Set github workflow to minimal permissions

[joycebrum]

I would like to suggest setting the permissions to the github workflows (currently the main.yml file) as read only on the top level and any write permission be given at the run level.

This is necessary due to a behavior of github workflow to grant to GITHUB_TOKEN write permissions to all types of permissions, regardless of they being used or not. In case of the workflow getting compromised, an attacker can exploit this permissions.

This can be seen in the Action run step "Set up job" such as https://github.com/python/importlib_metadata/actions/runs/4380969737/jobs/7668590805

Thus, it is both a recommendation from OpenSSF Scorecard and the Github to always use credentials that are minimally scoped.

Let me know if a PR is welcome and I'll submit it as soon as possible.

Thanks!

Disclosure: I'm from Google, working with the OpenSSF to help many open source projects to increase their supply-chain security.

[FFY00]

@joycebrum thank you for opening this issue, it is very appreciated!

We do have CI configured to only run automatically for previous contributors, which should mitigate a significant portion of such attacks, but there's indeed no reason to have these permissions enabled.
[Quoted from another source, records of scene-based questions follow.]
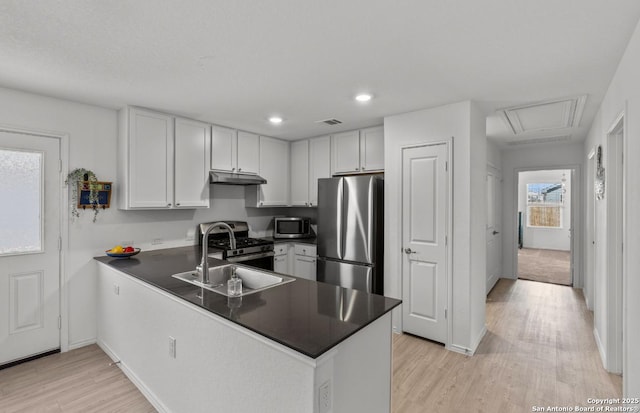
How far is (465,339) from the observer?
119 inches

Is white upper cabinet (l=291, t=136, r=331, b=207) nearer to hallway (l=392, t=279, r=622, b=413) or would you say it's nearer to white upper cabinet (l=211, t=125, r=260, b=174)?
white upper cabinet (l=211, t=125, r=260, b=174)

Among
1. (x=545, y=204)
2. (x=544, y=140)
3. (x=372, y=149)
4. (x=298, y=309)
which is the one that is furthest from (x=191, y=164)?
(x=545, y=204)

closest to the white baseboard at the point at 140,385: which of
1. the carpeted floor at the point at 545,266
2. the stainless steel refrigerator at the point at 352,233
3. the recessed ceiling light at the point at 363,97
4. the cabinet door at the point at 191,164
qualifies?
the cabinet door at the point at 191,164

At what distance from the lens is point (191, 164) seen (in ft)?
12.1

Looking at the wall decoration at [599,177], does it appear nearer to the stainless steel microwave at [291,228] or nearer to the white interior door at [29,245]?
the stainless steel microwave at [291,228]

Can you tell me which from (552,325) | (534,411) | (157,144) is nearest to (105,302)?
(157,144)

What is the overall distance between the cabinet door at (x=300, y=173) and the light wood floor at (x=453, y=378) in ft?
7.99

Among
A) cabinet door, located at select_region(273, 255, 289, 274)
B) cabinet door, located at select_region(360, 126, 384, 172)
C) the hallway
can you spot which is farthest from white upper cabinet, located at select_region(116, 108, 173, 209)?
the hallway

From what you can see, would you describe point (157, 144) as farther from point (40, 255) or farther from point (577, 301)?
point (577, 301)

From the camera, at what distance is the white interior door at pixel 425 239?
10.4ft

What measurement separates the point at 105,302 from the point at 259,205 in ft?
7.12

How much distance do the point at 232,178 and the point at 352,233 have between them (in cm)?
166

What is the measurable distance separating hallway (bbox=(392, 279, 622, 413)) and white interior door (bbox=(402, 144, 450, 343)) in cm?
25

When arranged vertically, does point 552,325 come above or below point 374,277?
A: below
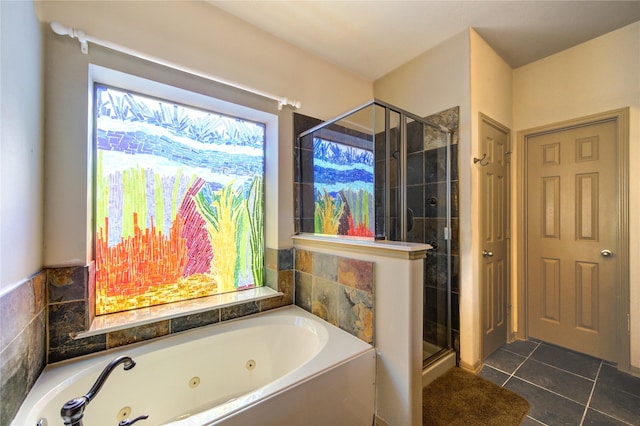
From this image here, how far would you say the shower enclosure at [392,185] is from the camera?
1.72 m

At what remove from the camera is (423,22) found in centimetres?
187

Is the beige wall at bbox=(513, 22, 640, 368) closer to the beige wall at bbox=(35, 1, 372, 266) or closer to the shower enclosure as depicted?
the shower enclosure

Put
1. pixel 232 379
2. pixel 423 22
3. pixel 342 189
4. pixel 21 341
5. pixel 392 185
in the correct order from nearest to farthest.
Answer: pixel 21 341, pixel 232 379, pixel 392 185, pixel 423 22, pixel 342 189

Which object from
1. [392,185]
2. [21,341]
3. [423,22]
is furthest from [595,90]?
[21,341]

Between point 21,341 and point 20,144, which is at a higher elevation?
point 20,144

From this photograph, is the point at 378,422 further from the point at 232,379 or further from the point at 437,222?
the point at 437,222

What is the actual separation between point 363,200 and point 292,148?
79cm

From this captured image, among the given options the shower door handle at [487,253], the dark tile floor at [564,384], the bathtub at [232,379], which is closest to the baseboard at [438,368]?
the dark tile floor at [564,384]

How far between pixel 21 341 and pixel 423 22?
2879mm

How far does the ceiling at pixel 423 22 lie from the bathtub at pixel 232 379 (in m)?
2.19

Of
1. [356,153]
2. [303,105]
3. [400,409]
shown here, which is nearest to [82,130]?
[303,105]

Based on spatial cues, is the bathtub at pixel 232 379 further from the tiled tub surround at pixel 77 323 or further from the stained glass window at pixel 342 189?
the stained glass window at pixel 342 189

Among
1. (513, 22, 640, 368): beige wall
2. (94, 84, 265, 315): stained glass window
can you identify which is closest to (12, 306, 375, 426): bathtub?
(94, 84, 265, 315): stained glass window

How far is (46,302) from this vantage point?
125 cm
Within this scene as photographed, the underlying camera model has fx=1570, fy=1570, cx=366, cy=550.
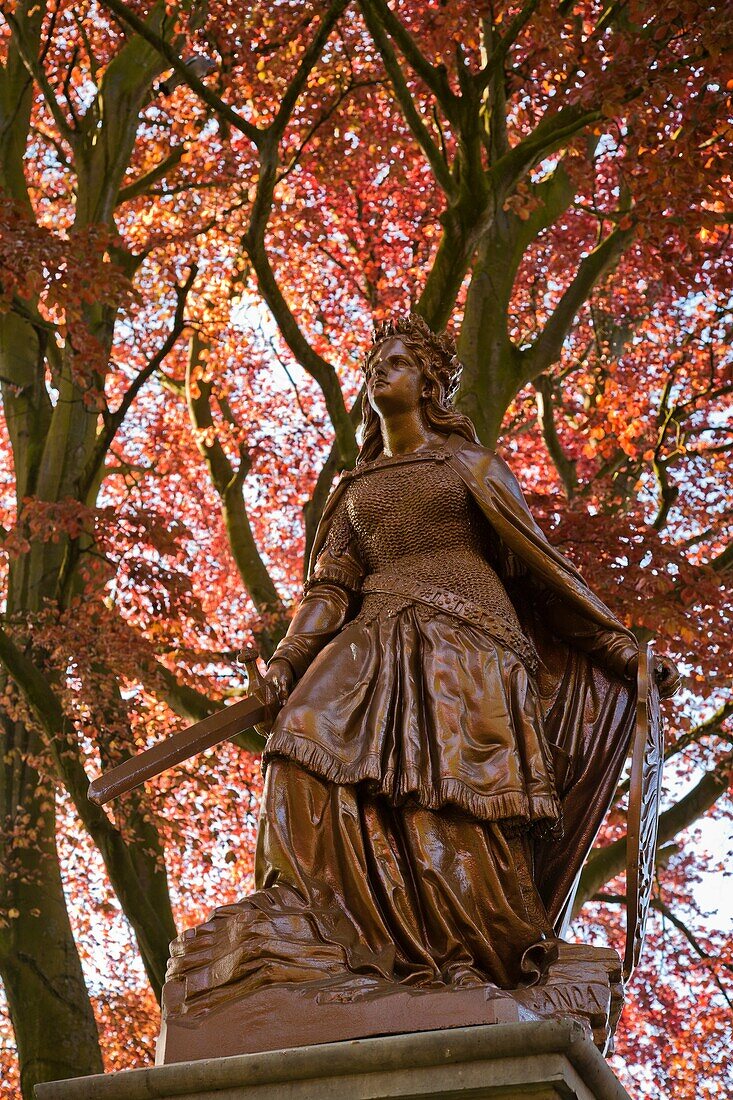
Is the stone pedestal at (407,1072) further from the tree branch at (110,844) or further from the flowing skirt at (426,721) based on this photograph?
the tree branch at (110,844)

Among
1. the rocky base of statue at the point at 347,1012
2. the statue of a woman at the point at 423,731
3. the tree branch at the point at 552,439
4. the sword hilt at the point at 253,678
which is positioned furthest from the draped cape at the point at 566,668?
the tree branch at the point at 552,439

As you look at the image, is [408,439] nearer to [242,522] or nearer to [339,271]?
[242,522]

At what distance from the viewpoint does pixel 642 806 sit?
4730mm

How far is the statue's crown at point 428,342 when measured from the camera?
5793mm

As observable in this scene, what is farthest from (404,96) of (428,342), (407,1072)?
(407,1072)

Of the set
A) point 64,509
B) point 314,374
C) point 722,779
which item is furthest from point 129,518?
point 722,779

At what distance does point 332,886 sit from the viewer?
185 inches

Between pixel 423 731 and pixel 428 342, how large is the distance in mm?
1575

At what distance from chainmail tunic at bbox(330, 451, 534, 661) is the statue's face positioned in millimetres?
221

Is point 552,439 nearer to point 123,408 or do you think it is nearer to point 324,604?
point 123,408

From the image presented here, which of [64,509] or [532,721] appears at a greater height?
[64,509]

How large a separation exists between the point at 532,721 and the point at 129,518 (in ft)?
18.8

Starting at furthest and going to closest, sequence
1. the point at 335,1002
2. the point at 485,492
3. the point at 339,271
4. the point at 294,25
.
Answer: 1. the point at 339,271
2. the point at 294,25
3. the point at 485,492
4. the point at 335,1002

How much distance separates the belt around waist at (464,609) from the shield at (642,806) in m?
0.42
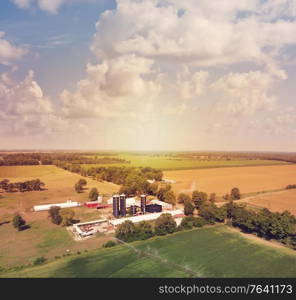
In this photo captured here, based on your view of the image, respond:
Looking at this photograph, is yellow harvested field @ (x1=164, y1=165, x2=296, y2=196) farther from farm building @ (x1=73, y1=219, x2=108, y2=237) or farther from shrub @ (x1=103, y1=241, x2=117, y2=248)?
shrub @ (x1=103, y1=241, x2=117, y2=248)

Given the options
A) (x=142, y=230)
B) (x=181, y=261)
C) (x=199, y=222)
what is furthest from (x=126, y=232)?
(x=199, y=222)

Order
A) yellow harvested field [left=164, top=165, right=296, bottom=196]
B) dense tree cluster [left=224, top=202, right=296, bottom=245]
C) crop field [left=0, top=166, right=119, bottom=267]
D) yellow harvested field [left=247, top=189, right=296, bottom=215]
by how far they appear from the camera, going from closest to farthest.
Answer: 1. crop field [left=0, top=166, right=119, bottom=267]
2. dense tree cluster [left=224, top=202, right=296, bottom=245]
3. yellow harvested field [left=247, top=189, right=296, bottom=215]
4. yellow harvested field [left=164, top=165, right=296, bottom=196]

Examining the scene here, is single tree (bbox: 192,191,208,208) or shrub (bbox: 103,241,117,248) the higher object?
single tree (bbox: 192,191,208,208)

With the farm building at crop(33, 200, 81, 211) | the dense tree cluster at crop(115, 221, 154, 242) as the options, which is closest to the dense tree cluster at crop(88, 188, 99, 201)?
the farm building at crop(33, 200, 81, 211)
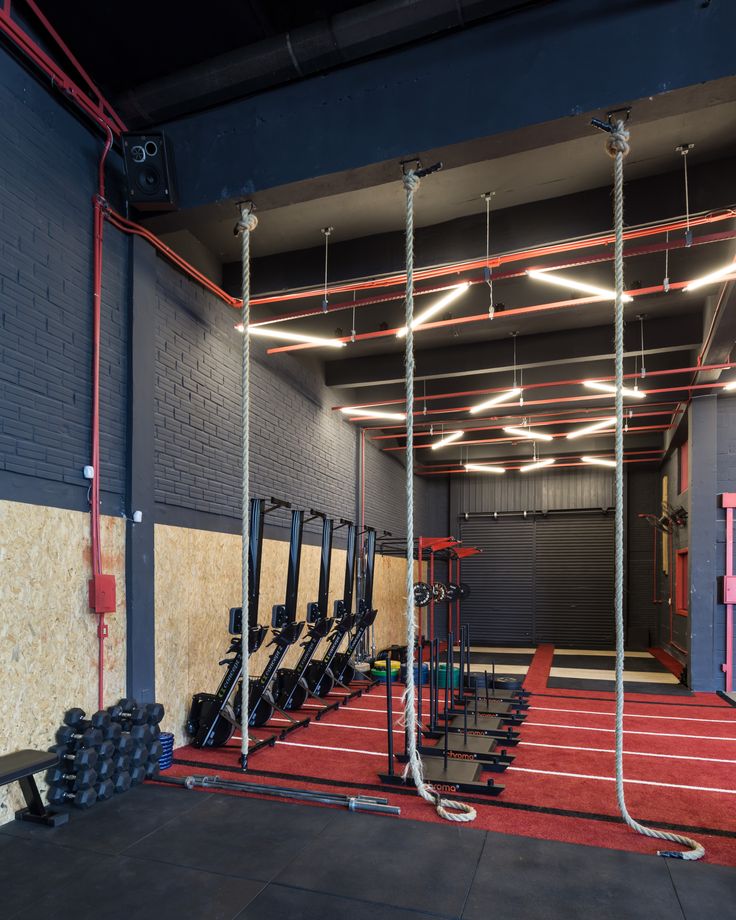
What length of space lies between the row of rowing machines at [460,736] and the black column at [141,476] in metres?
1.73

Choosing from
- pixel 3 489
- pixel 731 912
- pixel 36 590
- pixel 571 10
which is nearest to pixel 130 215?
pixel 3 489

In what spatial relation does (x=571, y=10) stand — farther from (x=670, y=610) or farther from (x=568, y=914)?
(x=670, y=610)

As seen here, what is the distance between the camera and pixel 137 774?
13.0 feet

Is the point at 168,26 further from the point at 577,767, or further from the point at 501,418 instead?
the point at 501,418

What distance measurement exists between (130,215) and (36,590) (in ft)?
8.77

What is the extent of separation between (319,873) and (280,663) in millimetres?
3415

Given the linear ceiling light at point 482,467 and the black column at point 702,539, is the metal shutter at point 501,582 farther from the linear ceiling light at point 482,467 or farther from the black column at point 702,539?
the black column at point 702,539

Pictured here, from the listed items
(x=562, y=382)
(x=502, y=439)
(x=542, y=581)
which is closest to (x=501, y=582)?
(x=542, y=581)

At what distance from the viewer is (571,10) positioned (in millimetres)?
3377

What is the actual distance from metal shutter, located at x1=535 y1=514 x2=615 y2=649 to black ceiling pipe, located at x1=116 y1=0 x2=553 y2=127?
1169 cm

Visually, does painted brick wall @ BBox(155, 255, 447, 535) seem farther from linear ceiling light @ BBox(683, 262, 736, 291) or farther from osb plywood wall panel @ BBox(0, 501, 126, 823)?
linear ceiling light @ BBox(683, 262, 736, 291)

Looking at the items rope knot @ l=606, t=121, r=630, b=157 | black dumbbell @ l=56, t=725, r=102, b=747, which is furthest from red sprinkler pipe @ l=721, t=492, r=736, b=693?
black dumbbell @ l=56, t=725, r=102, b=747

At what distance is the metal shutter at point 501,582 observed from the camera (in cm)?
1407

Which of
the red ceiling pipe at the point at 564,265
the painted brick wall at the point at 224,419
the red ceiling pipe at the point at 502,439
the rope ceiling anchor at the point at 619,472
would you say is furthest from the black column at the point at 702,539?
the rope ceiling anchor at the point at 619,472
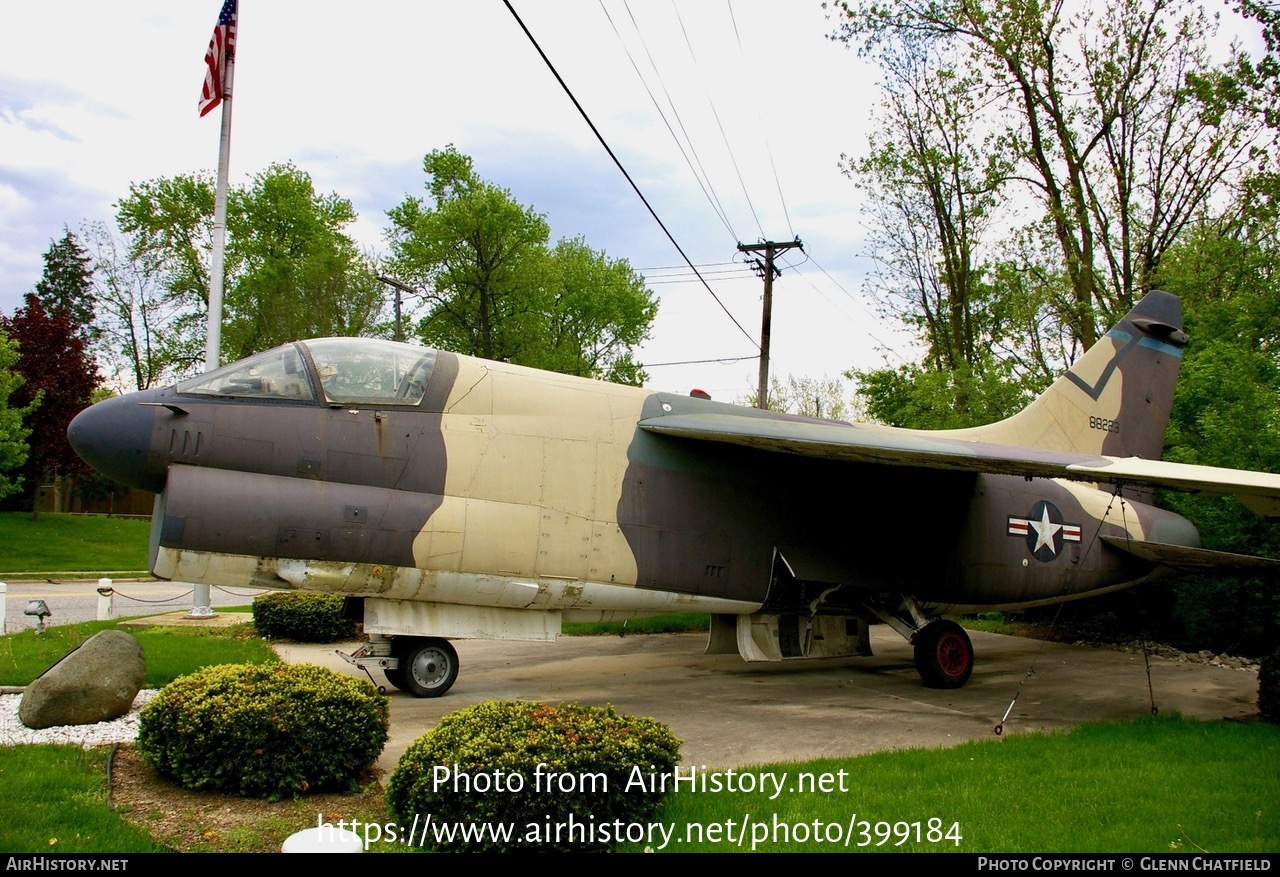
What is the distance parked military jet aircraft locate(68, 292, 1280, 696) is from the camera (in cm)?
801

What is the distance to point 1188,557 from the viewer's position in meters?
12.9

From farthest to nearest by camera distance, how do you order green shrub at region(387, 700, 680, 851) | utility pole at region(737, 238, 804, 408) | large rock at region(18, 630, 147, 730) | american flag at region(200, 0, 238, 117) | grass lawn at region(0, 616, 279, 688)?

It's actually surprising that this is the default.

Currently, we only have one job that needs such permissions, the release one, but it uses an external GITHUB_TOKEN, which I am assuming only has release upload permissions, but @jaraco could confirm.

I think with the implicit (probably not the best word :sweat_smile:) GITHUB_TOKEN token, we don't actually need to specify a GITHUB_TOKEN, but I don't see any configuration key in the documentation you linked that is obvious to me to target releases.

Also, given that we do have a GITHUB_TOKEN secret already, do you know if it shadows the implicit one, or overwrites it? If that's the case, then we just need to make sure the token has the correct permissions, but it doesn't hurt to set the permissions settings anyway for future-proofing.

[joycebrum]

Good questions.

I've performed some tests and the GITHUBTOKEN you use is the implicit one, github does not allow us to create a secret with name starting with `GITHUB` (Github - Naming your Secrets), so the one you are using in the release step is indeed the default one.

Regarding access to create or edit releases, it is the contents: write which can be granted only to the release step. Sometimes release steps may need id-token: write if it opens connection to other services (OpenID Connect), other than that AFAIK no other permission is needed.

I'll submit a PR and test it as much as possible (considering that it seems the tests are not passing in the current runs) and also try to figure out if tox releases needs id-token write or not.

[jaraco]

Thanks for the suggestion(s). This project derives from and relies on jaraco/skeleton for best practices around packaging and CI (including the main.yml). Any contributions that aren't specific to this project should go there (and thus have impact across hundreds of other projects).

I should be able to cherry-pick the contribution to that project and then merge it back here.

tests are not passing in the current runs

Sorry for any inconvenience. I'll get that straightened out today.

[jaraco]

Is there any reason that this change shouldn't be applied as the Github default, rather than implemented by each project individually? Is there an upstream issue that would track such an effort that would eventually obviate the need for this setting in the downstream projects?

[jaraco]

Superseded by jaraco/skeleton#76. I'd still be interested to hear if there's any one working on applying this default upstream.